Ortaçağ gelirken beraberinde kurallar ve kısıtlamaları da getirdi. Seks, her şeyin makbul olduğu klasik dönemde gayet ölçüsüzce yapılabilirken, Ortaçağ’da ahlaksız bir davranış haline geldi. Bu durumun sorumlularından biri de Aziz Augustinus’tu. Hedonist ve keyfine düşkün bir gençlik geçirdikten sonra Augustinus, M.S. 387’de Hıristiyanlığa geçmiş en etkili ilahiyatçılardan biri olmuştur. Yazdıklarıyla Batı Hıristiyanlığı ve felsefesinin geleceğini etkilemiş, her şeyden öte ‘ilk günah’ kavramını ortaya atmıştır. Katı kurallarıyla adeta dinin kaderini belirlemiştir. Büyük bir çağın sonunda temelleri atılan bu kurallar, bir sonraki çağın doğuşunda belirleyici rol üstlenmiştir. İnsanlar suçluluğu ve suçluluktan zevk almayı öğrenmiştir.

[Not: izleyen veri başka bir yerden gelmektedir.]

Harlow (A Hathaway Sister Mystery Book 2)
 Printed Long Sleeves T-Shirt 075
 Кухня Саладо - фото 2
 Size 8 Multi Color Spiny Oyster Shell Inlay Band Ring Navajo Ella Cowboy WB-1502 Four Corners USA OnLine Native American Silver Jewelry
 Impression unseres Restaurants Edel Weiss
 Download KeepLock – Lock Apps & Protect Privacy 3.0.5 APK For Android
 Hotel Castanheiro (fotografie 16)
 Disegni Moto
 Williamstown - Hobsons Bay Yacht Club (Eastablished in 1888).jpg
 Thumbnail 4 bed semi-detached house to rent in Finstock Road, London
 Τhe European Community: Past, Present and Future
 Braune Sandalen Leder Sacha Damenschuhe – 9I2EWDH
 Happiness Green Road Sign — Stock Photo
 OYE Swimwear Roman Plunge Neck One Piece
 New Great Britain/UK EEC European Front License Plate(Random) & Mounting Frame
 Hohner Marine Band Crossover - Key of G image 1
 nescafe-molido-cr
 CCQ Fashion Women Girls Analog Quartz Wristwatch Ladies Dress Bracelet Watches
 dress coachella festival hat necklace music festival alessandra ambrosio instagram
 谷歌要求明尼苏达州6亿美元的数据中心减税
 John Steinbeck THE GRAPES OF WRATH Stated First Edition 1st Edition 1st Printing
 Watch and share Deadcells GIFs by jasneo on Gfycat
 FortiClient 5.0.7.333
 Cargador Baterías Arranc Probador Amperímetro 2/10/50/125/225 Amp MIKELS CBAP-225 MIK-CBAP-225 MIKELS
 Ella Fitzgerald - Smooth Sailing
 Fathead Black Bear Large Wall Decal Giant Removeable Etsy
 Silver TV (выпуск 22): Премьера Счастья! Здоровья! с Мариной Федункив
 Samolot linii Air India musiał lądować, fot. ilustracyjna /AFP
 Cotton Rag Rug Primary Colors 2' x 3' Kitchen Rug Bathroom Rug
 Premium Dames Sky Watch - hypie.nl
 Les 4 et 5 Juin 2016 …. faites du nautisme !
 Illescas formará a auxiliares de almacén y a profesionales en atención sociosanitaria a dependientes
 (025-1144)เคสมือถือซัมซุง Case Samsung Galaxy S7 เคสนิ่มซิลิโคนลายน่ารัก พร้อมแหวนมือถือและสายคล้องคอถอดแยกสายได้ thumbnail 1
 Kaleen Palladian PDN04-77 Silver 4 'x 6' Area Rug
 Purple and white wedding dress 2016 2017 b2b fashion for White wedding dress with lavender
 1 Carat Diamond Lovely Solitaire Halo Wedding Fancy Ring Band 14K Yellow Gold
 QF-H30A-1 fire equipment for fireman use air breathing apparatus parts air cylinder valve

Aziz Augustinus’un en temel görüşü seksin sadece evlilik içinde kabul edilebildiğiydi ve üremek için, zevk almaksızın yapılması gerektiğiydi. Mastürbasyon, oral ya da anal seks, ön sevişme ve misyoner pozisyonu hariç herhangi bir pozisyon yasaktı. Birçok rahibin neyin günah olup neyin olmadığını, hangi uygulamalardan uzak durulması gerektiğini uzun ve gerçekten tuhaf listelerle belirlemiş olması, ya pek az insanın bu kurallara uyduğunu, ya da yazarların çılgın bir hayalgücü olduğunu gösterir. Eğer zevk bir günahsa, çoğunluk günahkardı.
Zaruri Günah
Ortaçağ’da Kilise aslında göründüğünden çok daha çıkarcıydı ve gerçekte olup bitenlere sıklıkla göz yumardı. Mesela fuhuş cezalandırılabilir bir suç olmasına rağmen, zaruri bir günah olarak sayılıp es geçilirdi.
Aziz Augustinus ‘Toplumdan fahişeleri yok ederseniz her şeyi şehvetle kirletmiş olursunuz.’ demiştir. Aziz Thomas da bu görüşe katılmış ve şu benzetmeyi yapmıştır: ‘Kentlerdeki fuhuş, saraydaki lağım çukuruna benzer; lağım çukurunu kaldırırsanız, saray, pis bir yer haline gelir… Fahişeleri yok ederseniz dünyayı sodomiyle7 doldurursunuz.” (O zamanlar anal seks, hayvanlarla cinsel ilişki ya da genel ahlaksızlığın herhangi bir türü ‘sodomi’ sayılıyordu.)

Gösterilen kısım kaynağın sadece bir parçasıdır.